Lesetext »
Neben dem Wohnmobil scheint das eigene Segelboot eines der letzten großen Abenteuer zu sein. Oder zumindest das Versprechen auf Abenteuer. Die Segelkurse bei der Bootsschule an unserem Steg in Berlin sind immer ausgebucht und die Gebrauchtbootpreise zwischendurch in astronomische Höhen geklettert. Kaum erzählt man in lockerer Runde von einem Segeltörn, meldet sich schon wieder jemand, der unbedingt eine Auszeit nehmen und um die Welt segeln will. „Warst du schon mal auf dem Meer segeln?“ „Nein.“ „Aha!“ Warum wollen eigentlich alle segeln?
Auch mich hat der Segelvirus zwar relativ spät, aber dafür voll erwischt. Stundenlang kann ich am Steuer oder auf Deck sitzen und die vorbei ziehende Gischt im Wasser beobachten. Ich liebe die Einfahrten in neue, oder auch bekannte Häfen, denn man erlebt eine Stadt ganz anders, wenn man sie übers Wasser erreicht. Das Gefühl, wenn der Motor ausgeht und man nur noch durch die Kraft des Windes vorwärts getrieben wird, ist unbeschreiblich. Ich muss mir nicht mehr die Frage stellen, wie weit mein Hotel vom Meer entfernt ist, denn ich wohne ja auf dem Meer. Ich erlebe aber auch, dass mit jedem neuen Törn der Respekt vor dem Segeln steigt. Wind und Wetter sind unberechenbare Größen und das zu allen Jahreszeiten. Man braucht Vertrauen in das Boot und das Material, denn schnell kann es technische Probleme geben. Mit der Erfahrung steigt die Routine, aber auch die Zahl der herausfordernden Erlebnisse. (siehe Mastbruch auf der Nordsee)

Vorgegebene Einträge »
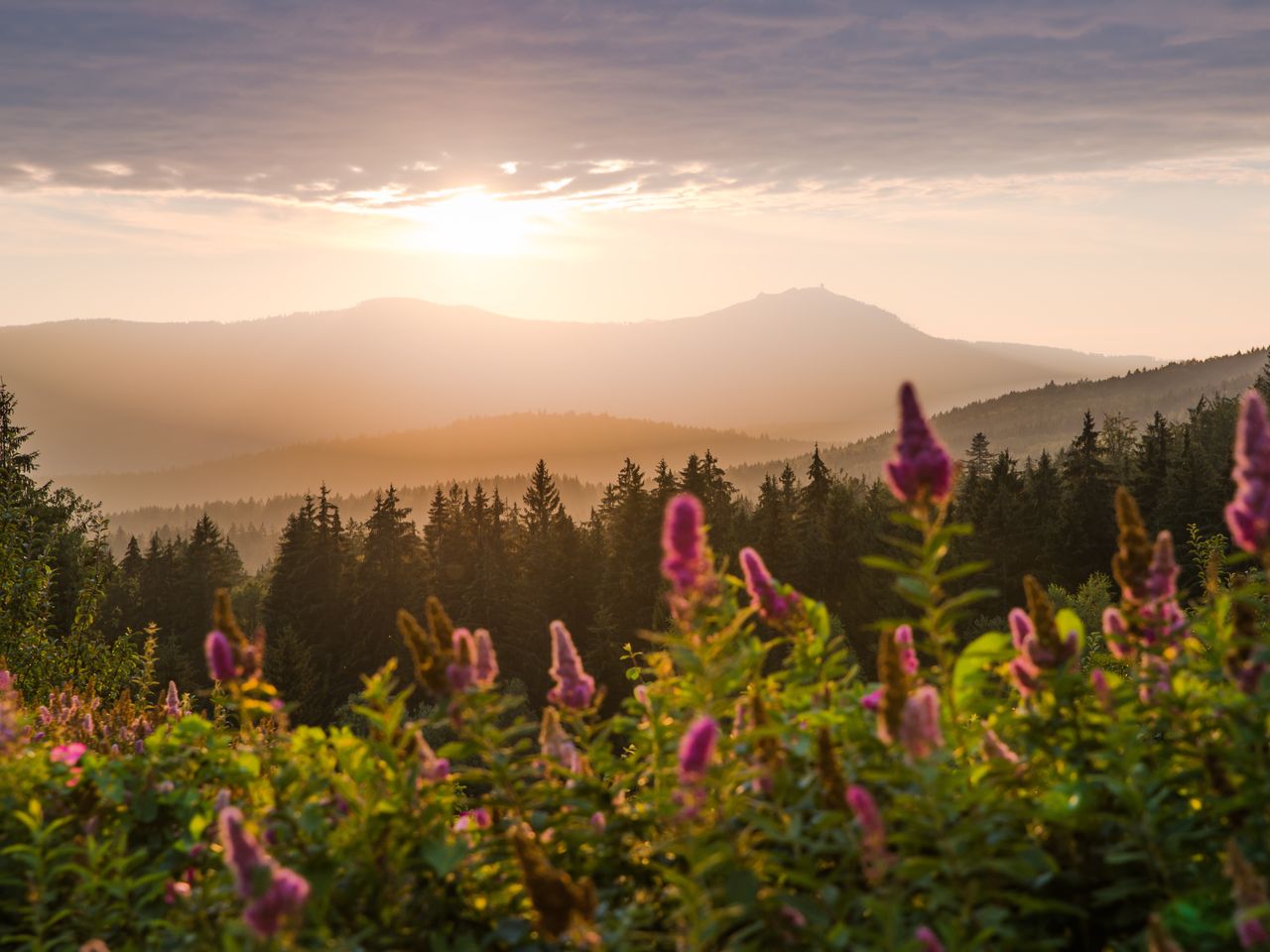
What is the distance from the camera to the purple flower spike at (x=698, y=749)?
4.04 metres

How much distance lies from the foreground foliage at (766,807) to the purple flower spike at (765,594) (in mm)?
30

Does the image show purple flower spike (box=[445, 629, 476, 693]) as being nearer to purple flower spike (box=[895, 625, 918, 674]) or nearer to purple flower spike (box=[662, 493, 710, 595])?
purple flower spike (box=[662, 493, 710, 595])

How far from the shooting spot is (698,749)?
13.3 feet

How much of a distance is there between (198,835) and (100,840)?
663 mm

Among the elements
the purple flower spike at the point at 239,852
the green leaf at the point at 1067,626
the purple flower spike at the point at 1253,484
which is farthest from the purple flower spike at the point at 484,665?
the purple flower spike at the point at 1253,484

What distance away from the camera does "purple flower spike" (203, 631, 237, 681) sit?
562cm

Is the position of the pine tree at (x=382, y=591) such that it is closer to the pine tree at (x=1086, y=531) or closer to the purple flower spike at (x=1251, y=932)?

Arbeitsaufträge »
A – Von wo aus kann die schreibende Person laut dem Text übers Segeln stundenlang die vorbeiziehende Gischt beobachten?
B – Schreiben Sie aus dem Text übers Segeln den Abschnitt von „Neben dem Wohnmobil“ bis einschließlich „eigentlich alle segeln?“ wortgetreu ab.
Stützen Sie sich bitte allein auf den Text übers Segeln.

Lösungen »
A – Vom Steuer oder vom Deck aus.

B –
Neben dem Wohnmobil scheint das eigene Segelboot eines der letzten großen Abenteuer zu sein. Oder zumindest das Versprechen auf Abenteuer. Die Segelkurse bei der Bootsschule an unserem Steg in Berlin sind immer ausgebucht und die Gebrauchtbootpreise zwischendurch in astronomische Höhen geklettert. Kaum erzählt man in lockerer Runde von einem Segeltörn, meldet sich schon wieder jemand, der unbedingt eine Auszeit nehmen und um die Welt segeln will. „Warst du schon mal auf dem Meer segeln?“ „Nein.“ „Aha!“ Warum wollen eigentlich alle segeln?